If you simplify your CPU then sure you could do a 256 bit one in an FPGA, but it wouldn't necessarily be able to do anything worthwhile.

Similar to how the TI99/4 had a 16 bit CPU but was so crippled that it was outperformed by machines with 8 bit CPU's

Karlos · « **Reply #18 on:** March 24, 2022, 07:52:30 PM »

The benefit of writing a software CPU (and I use the term in the loosest possible sense as it's missing critical features any self respecting emulation of a CPU has) is that you can do whatever you want. I did once think about a VM design that was entirely vector based except for a set of address registers (including stacks and PC). In order to do scalar operations. In order to control which elements of each vector were affected you set a mask. It was an interesting thought experiment but I never took it much further. It would be a pain to program for.

Karlos · « **Reply #19 on:** April 17, 2022, 05:20:58 PM »

I got bored with the basic virtual framebuffer and added a tiny interpreter to that as well at the point where pixels are converted to the XImage / GL Texture that's displayed. This copies the basic idea of the Amiga's Copper and executes instructions on specific "beam" coordinates. These instructions can modify palette entries and the basic X/Y viewport offsets. They can also modify the script itself for maximum horror.

The middle section of the display is scrolled here by using these hacks...
https://youtu.be/OgThodWAVOk

Waccoon · « **Reply #20 on:** April 19, 2022, 06:35:41 AM »

I'm a bit disappointed. It's not much like a 68000 at all, even if the assembler mnemonics are similar.

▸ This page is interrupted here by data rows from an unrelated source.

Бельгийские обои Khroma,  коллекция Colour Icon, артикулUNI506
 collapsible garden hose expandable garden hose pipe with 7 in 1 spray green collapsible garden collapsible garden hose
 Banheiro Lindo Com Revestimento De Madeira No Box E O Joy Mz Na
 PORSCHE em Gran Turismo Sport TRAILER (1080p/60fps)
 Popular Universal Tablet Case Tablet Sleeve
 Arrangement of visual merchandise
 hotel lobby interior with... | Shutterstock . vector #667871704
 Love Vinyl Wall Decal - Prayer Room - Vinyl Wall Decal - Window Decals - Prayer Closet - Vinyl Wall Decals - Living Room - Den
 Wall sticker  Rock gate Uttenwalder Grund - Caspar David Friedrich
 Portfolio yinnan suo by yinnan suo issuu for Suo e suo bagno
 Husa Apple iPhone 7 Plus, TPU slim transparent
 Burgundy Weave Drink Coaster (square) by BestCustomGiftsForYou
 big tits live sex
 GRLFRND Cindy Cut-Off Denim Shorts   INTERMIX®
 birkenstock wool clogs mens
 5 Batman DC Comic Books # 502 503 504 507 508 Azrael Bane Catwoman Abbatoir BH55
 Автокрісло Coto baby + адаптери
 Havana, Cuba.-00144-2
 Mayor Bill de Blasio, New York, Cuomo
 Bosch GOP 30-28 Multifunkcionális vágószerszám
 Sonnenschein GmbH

I was interested in the instruction encoding, because that's a very important detail for judging how much hardware would be needed to turn it into a real CPU, not to mention the code density. Oh yeah, and the novelty factor as well. 68K is pretty clever with how it encodes instructions and has very dense code. Among the "complex" CISC designs, 68K is pretty interesting.

The encoding of MC64K is actually a lot like x86 (!), as it just tacks on numerous extra extension bytes as modifiers, which is lazy. Like x86, you need to parse almost the whole instruction to determine how long it is, which is just silly. You can't easily add new instructions in the future without really going down the x86 route by adding opcode pages, which is messy. If you're doing to support variable instruction length, this implementation is a terrible way to do it, regardless of whether it's done in software or hardware.

Karlos · « **Reply #21 on:** April 19, 2022, 11:16:23 AM »

It's a bytecode interpreter. It's not remotely intended for running on an FPGA. If it looks like x86 that's because x86 looks a lot like bytecode. Not the other way around. The bytecode here is essentially a binary tokenised representation of the assembler source code.

Not all instructions are varying length, that depends on the operands. Register to register operations are 3 bytes, whether encoded using the generic EA mode or the register to register fast path. The operand size is a fixed function of the opcode. As for the suitability of the format, the simple fact is it's efficient enough. It runs functionally equivalent code faster than UAE does using interpretive mode on the same hardware, faster than a 100MHz 68060 does natively (memory bandwidth doesn't help it) and on my few years old i7500U laptop faster than my 603 runs functionally equivalent PPC native code at 240MHz.

Given the intent is just to have fun writing old demo style effects in a syntactically familiar settings, I think it's fast enough. And when it isn't, there's always the option of adding a JIT.

People seem to misunderstand what this is, despite the fact it's spelled out explicitly in the project readme page. It will only run as an interpreter with the goal of providing JIT at some stage.

Think of it as an Interpreter / Programming Language environment. Like Java was originally. Only instead of a high level compiled language syntax, it's an assembler syntax that is inspired by 680x0. Note the word inspired. Not identical. Not compatible.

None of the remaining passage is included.